Rewrite the lines below, replacing "red siding" with "barn siding" wherever it occurs and leaving everything else unchanged. Leave the pictures out of your answer.
[start]
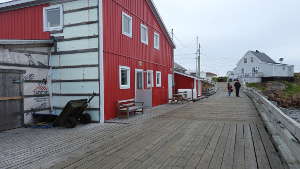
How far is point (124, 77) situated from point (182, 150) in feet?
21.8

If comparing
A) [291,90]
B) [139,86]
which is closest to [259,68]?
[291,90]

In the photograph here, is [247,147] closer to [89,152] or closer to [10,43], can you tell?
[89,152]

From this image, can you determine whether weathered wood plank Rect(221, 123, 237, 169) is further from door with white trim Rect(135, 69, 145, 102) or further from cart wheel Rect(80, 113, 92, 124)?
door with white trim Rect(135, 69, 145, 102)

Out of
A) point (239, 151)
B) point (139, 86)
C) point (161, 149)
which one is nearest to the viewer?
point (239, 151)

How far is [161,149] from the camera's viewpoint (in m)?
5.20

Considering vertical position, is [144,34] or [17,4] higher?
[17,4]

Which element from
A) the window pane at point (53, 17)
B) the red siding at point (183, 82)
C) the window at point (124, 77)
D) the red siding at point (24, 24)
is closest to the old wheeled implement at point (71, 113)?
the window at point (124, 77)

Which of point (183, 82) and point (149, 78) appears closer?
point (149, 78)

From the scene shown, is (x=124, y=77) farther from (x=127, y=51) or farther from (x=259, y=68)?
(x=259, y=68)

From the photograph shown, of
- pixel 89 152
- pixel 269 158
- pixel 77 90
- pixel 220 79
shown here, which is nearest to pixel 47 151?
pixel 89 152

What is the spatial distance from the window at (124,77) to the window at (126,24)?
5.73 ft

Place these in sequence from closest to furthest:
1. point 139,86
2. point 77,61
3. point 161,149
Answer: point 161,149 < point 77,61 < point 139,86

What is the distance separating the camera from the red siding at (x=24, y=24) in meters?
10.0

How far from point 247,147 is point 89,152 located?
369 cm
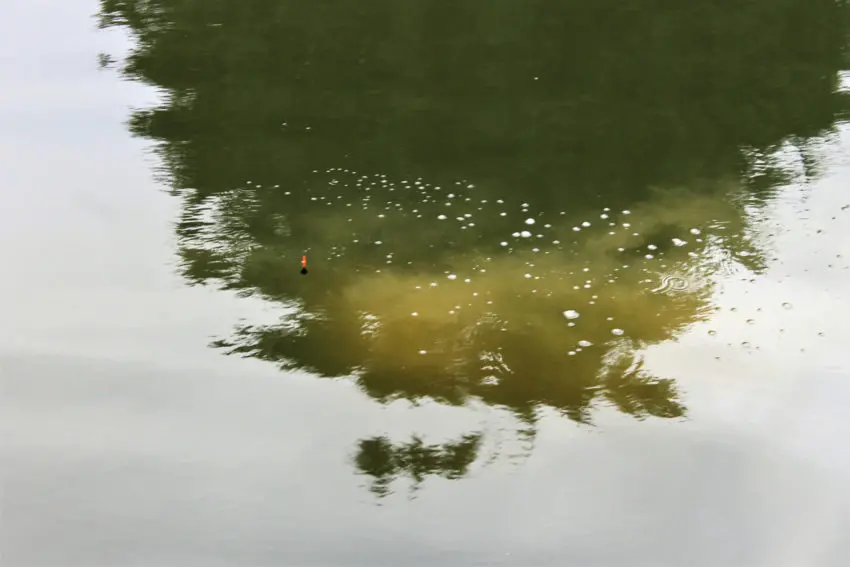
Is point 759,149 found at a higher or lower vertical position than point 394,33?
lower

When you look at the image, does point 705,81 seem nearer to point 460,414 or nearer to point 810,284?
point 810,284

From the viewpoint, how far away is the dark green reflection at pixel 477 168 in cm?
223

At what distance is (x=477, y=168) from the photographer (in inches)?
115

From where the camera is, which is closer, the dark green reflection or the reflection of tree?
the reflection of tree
[end]
§ **RESULT OF THE TASK**
How far is point (124, 77) situated from point (182, 150) in feet?
21.8

If comparing
A) [291,90]
B) [139,86]
which is closest to [259,68]?
[291,90]

In the photograph here, is [247,147] closer to [89,152] or closer to [10,43], can you tell?
[89,152]

From this image, can you determine whether weathered wood plank Rect(221, 123, 237, 169) is further from door with white trim Rect(135, 69, 145, 102) or further from cart wheel Rect(80, 113, 92, 124)?
door with white trim Rect(135, 69, 145, 102)

Out of
A) point (239, 151)
B) point (139, 86)
C) point (161, 149)
which one is nearest to the viewer?
point (239, 151)

How far is [161,149] from the camera's viewpoint (in m)?
5.20

Considering vertical position, is [144,34] or [17,4] higher?
[17,4]

Which element from
A) the window pane at point (53, 17)
B) the barn siding at point (183, 82)
C) the window at point (124, 77)
D) the barn siding at point (24, 24)
is closest to the old wheeled implement at point (71, 113)?
the window at point (124, 77)

Which of point (183, 82) and point (149, 78) appears closer?
point (149, 78)

From the scene shown, is (x=124, y=77) farther from (x=127, y=51) or farther from (x=259, y=68)?
(x=259, y=68)

From the photograph shown, of
- pixel 89 152
- pixel 269 158
- pixel 77 90
- pixel 220 79
shown here, which is nearest to pixel 47 151?
pixel 89 152

What is the spatial distance from the window at (124,77) to the window at (126,24)?
5.73 ft

Place these in sequence from closest to furthest:
1. point 139,86
2. point 77,61
3. point 161,149
Answer: point 161,149 < point 77,61 < point 139,86

What is the distance separating the camera from the barn siding at (x=24, y=24) in meters?
10.0

How far from point 247,147 is point 89,152 located?
369 cm
Is point 759,149 found at a higher or lower vertical position than point 394,33?
lower

When you look at the image, does point 705,81 seem nearer to point 460,414 or nearer to point 810,284?
point 810,284

From the viewpoint, how far away is the dark green reflection at pixel 477 168 in cm?
223

At what distance is (x=477, y=168) from the photographer (in inches)?
115

From where the camera is, which is closer, the dark green reflection or the reflection of tree?
the reflection of tree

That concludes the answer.